## [PROBLEMS TO WORK ON]
**a)** In the blog archive below, where had the writer arrived by the time of the post titled "mindscapes"?
**b)** Return verbatim the stretch of the blog archive below running from "Posted at 7:30" up to and including "around this problem.".

## [EXTRACTED TEXT]
Archive for the ‘Uncategorized’ Category

moving   no comments

Posted at 7:30 am in Uncategorized

Sage helping out with packing up for our move

Note: I’ve moved this blog to a new location as it suddenly started to have problems with navigation and the comment feature (comments no longer displaying). Please visit the new location to read this and more recent posts. Sorry for the inconvenience. – Bev

This is the short version of an account of the trouble that I’ve been having with this blog. Read on and you’ll find information about what I’ve done to get around this problem.

About a week ago, I noticed that the “comments” feature on my blog wasn’t working properly. The most recent post that had a dozen comments, was now showing “0 comments” and even posts that did show that they had comments, could not be accessed. Needless to say, I wasn’t happy about this. Further, navigation between posts was almost impossible. I spent all of my spare time on a couple of days trying to fix the problem, but I don’t seem to be able to get everything working again. I came up with a less-than-wonderful solution. I started up a new blog at a new URL, and migrated all of the Journey to the Center files to that location. It’s up and running now, so I’m going to direct you to head over there to read the longer version of this post which explains this problem in a bit more detail, and also provides an update on how things have been going since my arrival back at the farm in early April. So, use either of the following links, OR, just click on the above photo to access the entire post at its new location.

Written by bev on May 17th, 2009

Tagged with

mindscapes   8 comments

Posted at 2:32 pm in Uncategorized

Note: I’ve moved this blog to a new location as it suddenly started to have problems with navigation and the comment feature (comments no longer displaying). Please visit the new location to read this and more recent posts. Sorry for the inconvenience. – Bev

As mentioned in the previous post’s comments, I’ve reached my winter destination in southeast Arizona. However, there are a few things left to write about the journey, and several photos that I would like to share, so I’ll continue on with the account that leads to my doorstep.

## [SOURCE MATERIAL]

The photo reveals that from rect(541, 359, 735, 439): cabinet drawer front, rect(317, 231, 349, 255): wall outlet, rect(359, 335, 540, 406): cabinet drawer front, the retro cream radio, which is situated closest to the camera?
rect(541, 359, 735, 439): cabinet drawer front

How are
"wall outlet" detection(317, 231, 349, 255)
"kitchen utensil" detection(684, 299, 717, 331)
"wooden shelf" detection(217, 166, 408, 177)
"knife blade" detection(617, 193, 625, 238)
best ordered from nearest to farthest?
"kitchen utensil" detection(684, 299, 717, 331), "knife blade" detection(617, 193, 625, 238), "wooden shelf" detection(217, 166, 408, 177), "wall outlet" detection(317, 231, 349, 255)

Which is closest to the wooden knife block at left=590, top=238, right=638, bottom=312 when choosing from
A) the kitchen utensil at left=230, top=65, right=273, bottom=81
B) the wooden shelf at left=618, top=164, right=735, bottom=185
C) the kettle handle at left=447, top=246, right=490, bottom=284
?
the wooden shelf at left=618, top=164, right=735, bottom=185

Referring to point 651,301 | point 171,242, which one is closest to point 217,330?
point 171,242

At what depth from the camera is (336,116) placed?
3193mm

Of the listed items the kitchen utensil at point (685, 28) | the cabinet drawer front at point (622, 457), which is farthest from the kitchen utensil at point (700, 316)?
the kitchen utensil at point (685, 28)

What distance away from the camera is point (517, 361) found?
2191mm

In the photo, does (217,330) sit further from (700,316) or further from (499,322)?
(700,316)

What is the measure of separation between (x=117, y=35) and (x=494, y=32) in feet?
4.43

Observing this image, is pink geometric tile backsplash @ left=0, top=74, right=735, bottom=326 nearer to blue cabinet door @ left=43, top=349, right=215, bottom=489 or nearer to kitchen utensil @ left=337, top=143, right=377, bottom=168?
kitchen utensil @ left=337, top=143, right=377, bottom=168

---

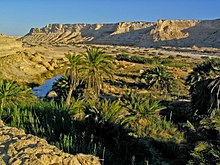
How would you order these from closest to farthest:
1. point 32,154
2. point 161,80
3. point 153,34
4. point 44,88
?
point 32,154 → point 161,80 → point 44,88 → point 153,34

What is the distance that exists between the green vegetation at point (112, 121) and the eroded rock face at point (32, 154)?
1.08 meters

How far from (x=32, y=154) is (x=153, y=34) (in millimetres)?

---

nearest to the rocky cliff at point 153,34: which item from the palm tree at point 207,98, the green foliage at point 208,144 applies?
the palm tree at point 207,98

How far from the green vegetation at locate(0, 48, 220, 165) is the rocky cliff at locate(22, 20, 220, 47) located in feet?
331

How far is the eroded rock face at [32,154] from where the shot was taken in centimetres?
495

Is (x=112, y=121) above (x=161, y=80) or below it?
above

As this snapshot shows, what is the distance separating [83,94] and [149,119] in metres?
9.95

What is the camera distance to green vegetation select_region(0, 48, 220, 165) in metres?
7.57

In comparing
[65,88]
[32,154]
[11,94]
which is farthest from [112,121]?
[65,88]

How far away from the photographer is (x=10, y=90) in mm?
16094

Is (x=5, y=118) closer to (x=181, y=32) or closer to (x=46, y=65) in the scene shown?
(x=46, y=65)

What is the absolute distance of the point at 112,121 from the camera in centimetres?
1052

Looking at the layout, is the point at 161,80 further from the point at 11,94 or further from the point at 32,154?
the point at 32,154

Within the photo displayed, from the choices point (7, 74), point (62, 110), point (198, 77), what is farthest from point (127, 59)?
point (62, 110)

## [RESULTS OF THE TASKS]
**a)** The writer's winter destination in southeast Arizona.

**b)**
Posted at 7:30 am in Uncategorized

Sage helping out with packing up for our move

Note: I’ve moved this blog to a new location as it suddenly started to have problems with navigation and the comment feature (comments no longer displaying). Please visit the new location to read this and more recent posts. Sorry for the inconvenience. – Bev

This is the short version of an account of the trouble that I’ve been having with this blog. Read on and you’ll find information about what I’ve done to get around this problem.